*Текст:*
+ + + +
Из толпы стремительно лезет, работая локтями, старуха лет пятидесяти. На лице у нее — готовность «пострадать», иступленное желание — полететь. Так, наверное, она ранее пробивались к «чудотворной» иконе. Но оказалось, что она приезжая, вятская, а не местная и ее не взяли. Она отошла от секретаря огорченная, и губы ее, казалось, шептали:
— Не сподобилась, не сподобилась.
Вишли из кабинки старики. Калистрат Мироныч восторженно улыбался, крутил головой, разводил руками.
— Ну и хорошо, товарищи! Просто хорошо! Ну и спасибо, спасибо!
К аппарату подошла другая группа — предрика, агент ГПУ и еще кто-то и местных властей.
Крепкий, коренастый предрика, несомненно, бывший фронтовик, шел к аппарату твердым широким шагом солдата на ученьи — давал ногу и мерно махал руками. Он шел сосредоточенно, серьезно. Он шел не «кататься», а делать большое нужное дело. И он был прав, конечно.
Толпа чувствовала, понимала, что всех "перекатать" не смогут, но каждый хотел попасть в число тех, которых смогут. Нас хватали за руки, молили.
— Товарищи, полетать бы. Товарищи...
Тогда я записал у себя в записной книжке:
— Деревня, поднятая над своими пашнями и избенками, уже новая деревня. Деревня, почувствовавшая мощь в величие культуры города, деревня, поверившая в нее крепко — ведь сами видели, сами летали, — новая деревня. Деревня затосковавшая о полете, огорченная отказом (всем нельзя) — новая деревня.
Из кабинки вышел агент ГПУ. Лицо его было розово от счастья, как и его фуражка. Глаза еще светились голубизной заоблачных просторов. Он мне сказал с благоговением и серьезностью:
— Принял воздушное крещение.
Мне хотелось крепко пожать ему
руку и сказать — Ну поздравляю вас, товарищ. Но он был уже далеко и оживленно говорил своим:
— Красота, красота...
Сибовые химы и губовые химы.Когда кончаются круговые полеты — начинается митинг. Тогда на крыло аэроплана выходят представители местных организаций и говорят:
— Товарищи, вопреки всякому желанию буржуазии, мы хотим летать и мы летаем. Товарища, вопреки всякому желанию буржуазии, мы приветствуем у себя в селе наши сибовые химы и губовые химы.
+ + + +
*Короткое задание A:* Почему, согласно тексту, старуху, пробивавшуюся через толпу, не взяли в полет?
*Короткое задание B:* Что делал Калистрат Мироныч, когда вышел из кабинки? Перечислите все его действия, названные в тексте.
*Короткое задание C:* Перепишите слово в слово фрагмент текста от "К аппарату подошла" до "полетать бы. Товарищи...".
Следующие далее записи взяты из другого источника.

[Записи из набора пространственных вопросов]
+ + + +
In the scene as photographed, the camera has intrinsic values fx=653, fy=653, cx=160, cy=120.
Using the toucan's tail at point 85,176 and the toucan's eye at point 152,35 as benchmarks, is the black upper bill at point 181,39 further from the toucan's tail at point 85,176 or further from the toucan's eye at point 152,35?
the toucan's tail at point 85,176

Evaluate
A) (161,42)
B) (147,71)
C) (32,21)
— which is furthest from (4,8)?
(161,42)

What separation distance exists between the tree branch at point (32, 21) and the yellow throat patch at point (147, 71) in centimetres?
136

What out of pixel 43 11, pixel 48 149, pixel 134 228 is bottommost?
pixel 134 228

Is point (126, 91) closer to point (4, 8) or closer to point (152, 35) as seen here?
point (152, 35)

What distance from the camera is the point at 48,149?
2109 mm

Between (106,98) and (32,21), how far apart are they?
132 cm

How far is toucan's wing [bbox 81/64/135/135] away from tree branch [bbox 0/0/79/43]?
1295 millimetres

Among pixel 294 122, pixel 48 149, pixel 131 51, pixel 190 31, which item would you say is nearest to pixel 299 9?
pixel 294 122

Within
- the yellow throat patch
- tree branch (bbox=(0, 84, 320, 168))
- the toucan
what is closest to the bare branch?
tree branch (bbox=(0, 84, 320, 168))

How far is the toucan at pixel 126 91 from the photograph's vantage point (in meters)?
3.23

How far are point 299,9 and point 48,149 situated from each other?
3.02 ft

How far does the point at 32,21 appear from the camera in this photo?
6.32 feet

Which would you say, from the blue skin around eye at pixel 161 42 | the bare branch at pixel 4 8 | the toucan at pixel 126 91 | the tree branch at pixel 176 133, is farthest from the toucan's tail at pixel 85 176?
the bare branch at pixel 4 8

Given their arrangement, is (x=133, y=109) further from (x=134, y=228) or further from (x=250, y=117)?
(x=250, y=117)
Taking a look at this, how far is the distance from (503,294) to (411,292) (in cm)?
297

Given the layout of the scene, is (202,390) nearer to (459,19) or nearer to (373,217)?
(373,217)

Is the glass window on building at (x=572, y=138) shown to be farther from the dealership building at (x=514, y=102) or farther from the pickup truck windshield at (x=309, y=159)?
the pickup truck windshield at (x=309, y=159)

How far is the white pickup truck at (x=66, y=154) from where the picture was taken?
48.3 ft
+ + + +
*Решение задания A:* Оказалось, что она приезжая, вятская, а не местная.

*Решение задания B:* Восторженно улыбался, крутил головой, разводил руками.

*Решение задания C:*
К аппарату подошла другая группа — предрика, агент ГПУ и еще кто-то и местных властей.
Крепкий, коренастый предрика, несомненно, бывший фронтовик, шел к аппарату твердым широким шагом солдата на ученьи — давал ногу и мерно махал руками. Он шел сосредоточенно, серьезно. Он шел не «кататься», а делать большое нужное дело. И он был прав, конечно.
Толпа чувствовала, понимала, что всех "перекатать" не смогут, но каждый хотел попасть в число тех, которых смогут. Нас хватали за руки, молили.
— Товарищи, полетать бы. Товарищи...